The real-estate market is taking a beating, with mortgage rates surpassing 7%.
“Rates are still rising, and will continue to rise here on out,” Christine Cooper, chief U.S. economist and managing director at CoStar Group, told MarketWatch in an interview.
But with home prices continuing to be elevated, that has really hurt affordability, she added, and pushed buyers out, which will hurt home sales.
And “it’s going to continue until we’re gonna see some price declines,” Cooper said. “And we’re seeing signs already.”
Sellers were holding out hope that the situation may improve, Ali Wolf, chief economist at Zonda Research, a housing market-research platform, told MarketWatch in an interview on the Barron’s Live podcast.
“What we’re hearing from the sellers’ side is that they definitely feel nervous that they’ve seen demand fall off,” Wolf said.

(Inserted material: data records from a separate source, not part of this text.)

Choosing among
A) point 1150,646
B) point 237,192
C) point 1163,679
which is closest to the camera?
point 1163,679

Builders and realtors initially thought that demand would slow, then recover, she added, but as rates continue to climb higher and consumers pull back, they’re seeing the writing on the wall.

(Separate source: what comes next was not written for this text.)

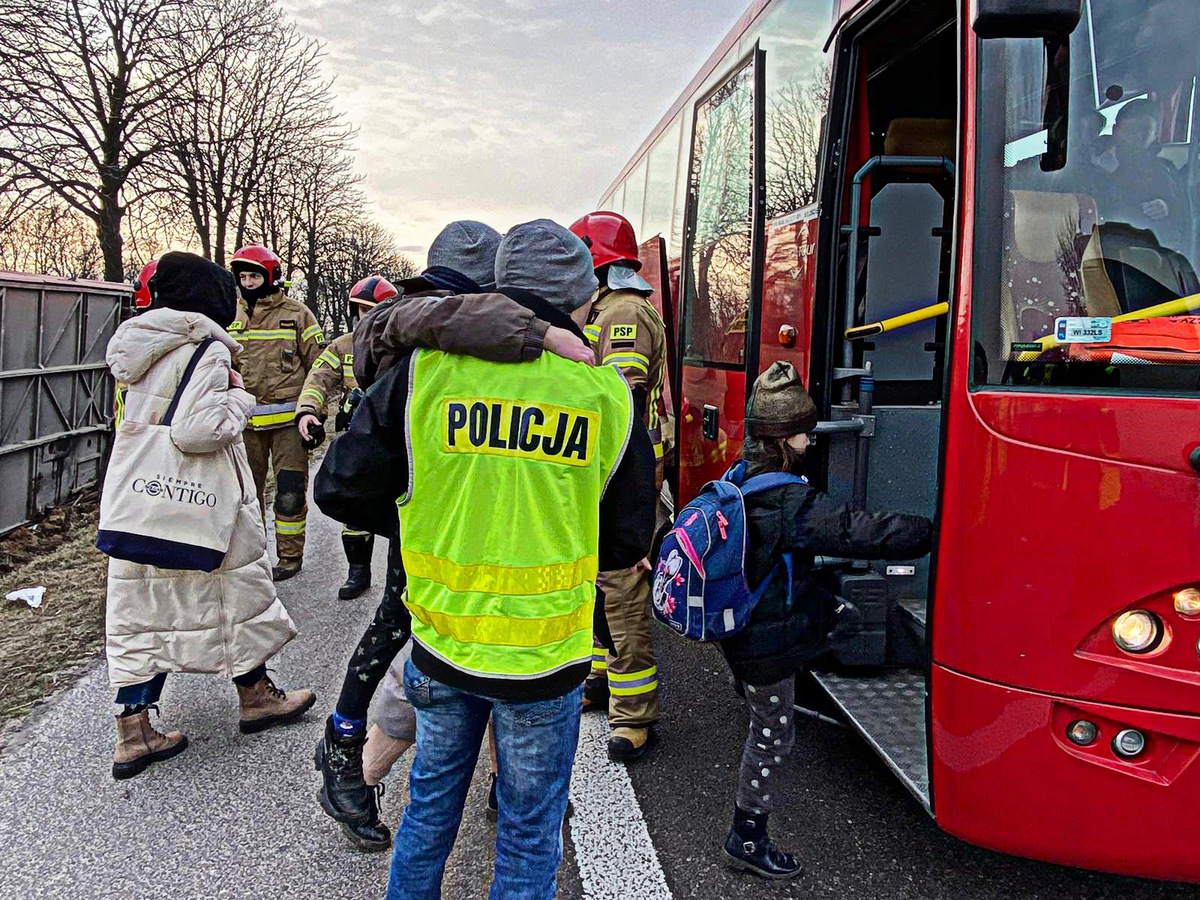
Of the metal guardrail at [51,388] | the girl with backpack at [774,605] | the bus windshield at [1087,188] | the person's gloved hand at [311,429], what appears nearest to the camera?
the bus windshield at [1087,188]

In a recent survey by Fannie Mae
sentiment among home buyers dropped to the lowest level since 2011: 75% of respondents said that it’s a bad time to buy a home.
They’re saying “It’s not just a couple months, this may be a prolonged slowdown in the housing market,” Wolf said.
Will home prices drop in 2023?
Most economists are forecasting home-price appreciation to slow, and it has. Home prices, in fact, fell slightly on a month-over-month basis.
But others are increasingly talking about how they’re expecting corrections of 5% to 10%.
The median price of an existing home was $389,500, as of August, the National Association of Realtors said.
Mark Zandi of Moody’s Analytics is expecting national home prices to fall 10% peak-to-trough, and by 20% if there is a recession. “Buckle in,” he wrote on Twitter
“Assuming rates remain near their current 6.5% and the economy skirts recession, then national house prices will fall almost 10% peak-to-trough,” he added. “Most of those declines will happen sooner rather than later. And house prices will fall 20% if there is a typical recession.”
— Mark Zandi, chief economist of Moody’s Analytics, on the expected fall in house prices
Ivy Zelman, CEO of Zelman & Associates, expects national home prices to fall 4% in 2023, and 5% in 2024.
One developer, Don Peebles, CEO of Peebles Corporation, is expecting home prices to fall 15 to 20% within the next 18 months, The Real Deal reported on Friday.
Goldman Sachs is expecting home prices to fall 5% to 10% from the peak.
Wolf of Zonda expects a correction of 5% to 10%.
“We think some markets will see a more dramatic drop — some of the markets that had a really massive run up,” Wolf explained. “But they don’t come down anywhere like the Great Recession.”
Parts of the country like the Coachella Valley, Salt Lake City, parts of Denver, Boise, Las Vegas, Phoenix, Austin, all saw prices rise very sharply, she added.
Cooper of CoStar said that she’s seeing prices fall not just in pandemic boomtowns but also in expensive markets like San Francisco, San Jose, San Diego, and Seattle.
“There was a belief among investors and even among the development community that prices could only go up forever,” Wolf said, “and they had to build the homes because we’re so undersupplied.”
She added that there is a “limit to what people are either willing or able to pay.”